## Required action
Give back exactly the lines of the material below, starting with the line with "学芸大学駅より徒歩13分 1階 築26年8ヶ月の賃貸物件" and going on through the line with "Wilson,lainey - Whirlwind - Music CD".

## Source material
________________

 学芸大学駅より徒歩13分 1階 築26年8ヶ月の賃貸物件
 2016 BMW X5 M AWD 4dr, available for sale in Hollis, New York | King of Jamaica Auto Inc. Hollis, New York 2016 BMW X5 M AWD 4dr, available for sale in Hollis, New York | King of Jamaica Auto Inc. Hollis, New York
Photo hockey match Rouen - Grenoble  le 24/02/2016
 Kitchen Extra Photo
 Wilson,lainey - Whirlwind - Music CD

________________

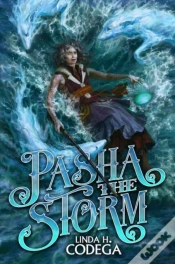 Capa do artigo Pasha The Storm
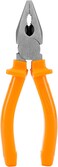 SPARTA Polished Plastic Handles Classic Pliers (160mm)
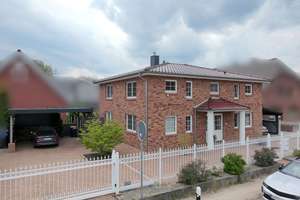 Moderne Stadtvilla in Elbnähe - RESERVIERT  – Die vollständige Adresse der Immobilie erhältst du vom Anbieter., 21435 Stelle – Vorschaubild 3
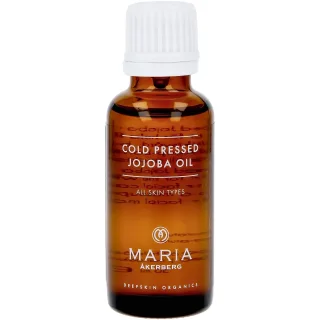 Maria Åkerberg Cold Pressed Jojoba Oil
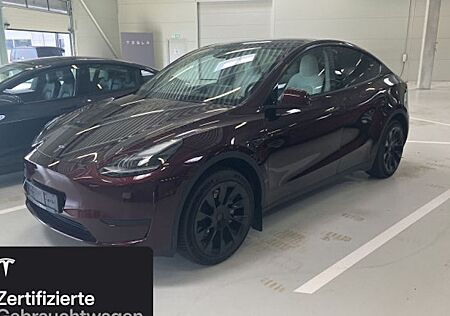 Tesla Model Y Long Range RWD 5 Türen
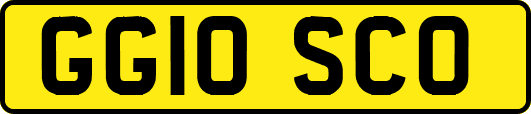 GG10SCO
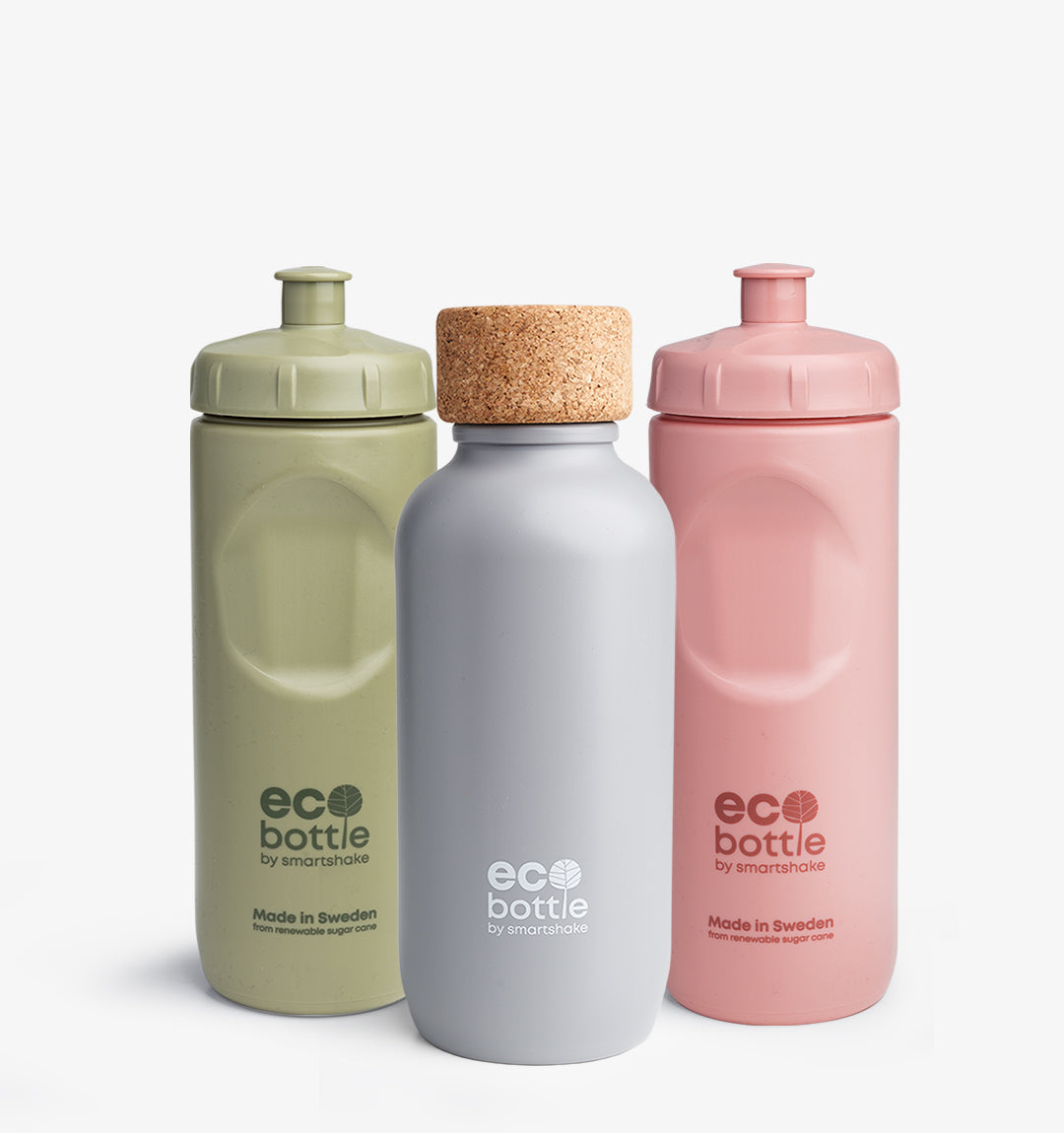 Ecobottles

________________

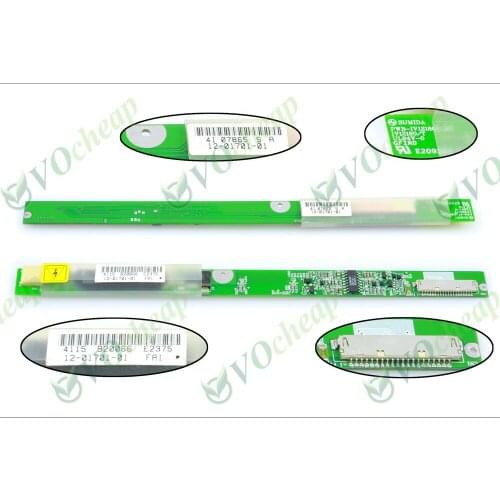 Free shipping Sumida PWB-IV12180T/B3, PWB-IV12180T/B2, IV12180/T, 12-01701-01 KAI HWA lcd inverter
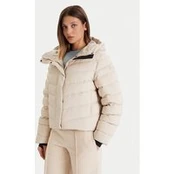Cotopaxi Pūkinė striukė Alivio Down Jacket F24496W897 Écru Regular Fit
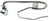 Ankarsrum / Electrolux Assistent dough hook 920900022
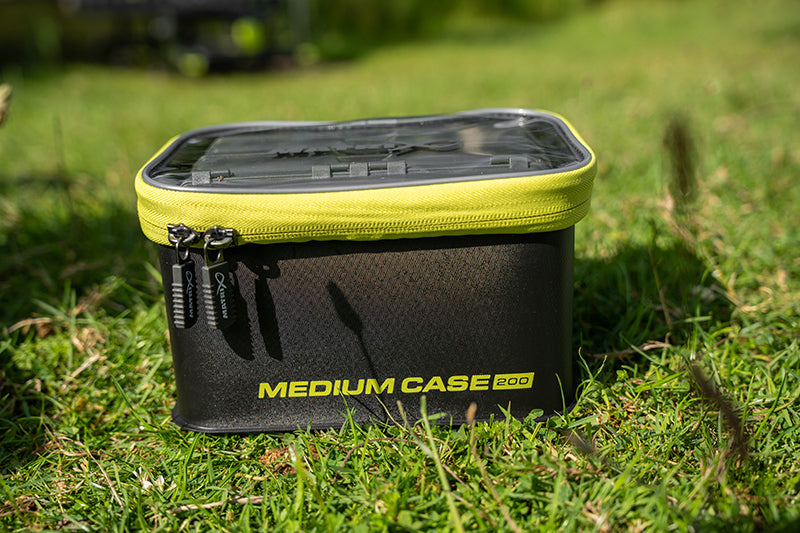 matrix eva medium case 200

________________

## Result
 学芸大学駅より徒歩13分 1階 築26年8ヶ月の賃貸物件
 2016 BMW X5 M AWD 4dr, available for sale in Hollis, New York | King of Jamaica Auto Inc. Hollis, New York 2016 BMW X5 M AWD 4dr, available for sale in Hollis, New York | King of Jamaica Auto Inc. Hollis, New York
Photo hockey match Rouen - Grenoble  le 24/02/2016
 Kitchen Extra Photo
 Wilson,lainey - Whirlwind - Music CD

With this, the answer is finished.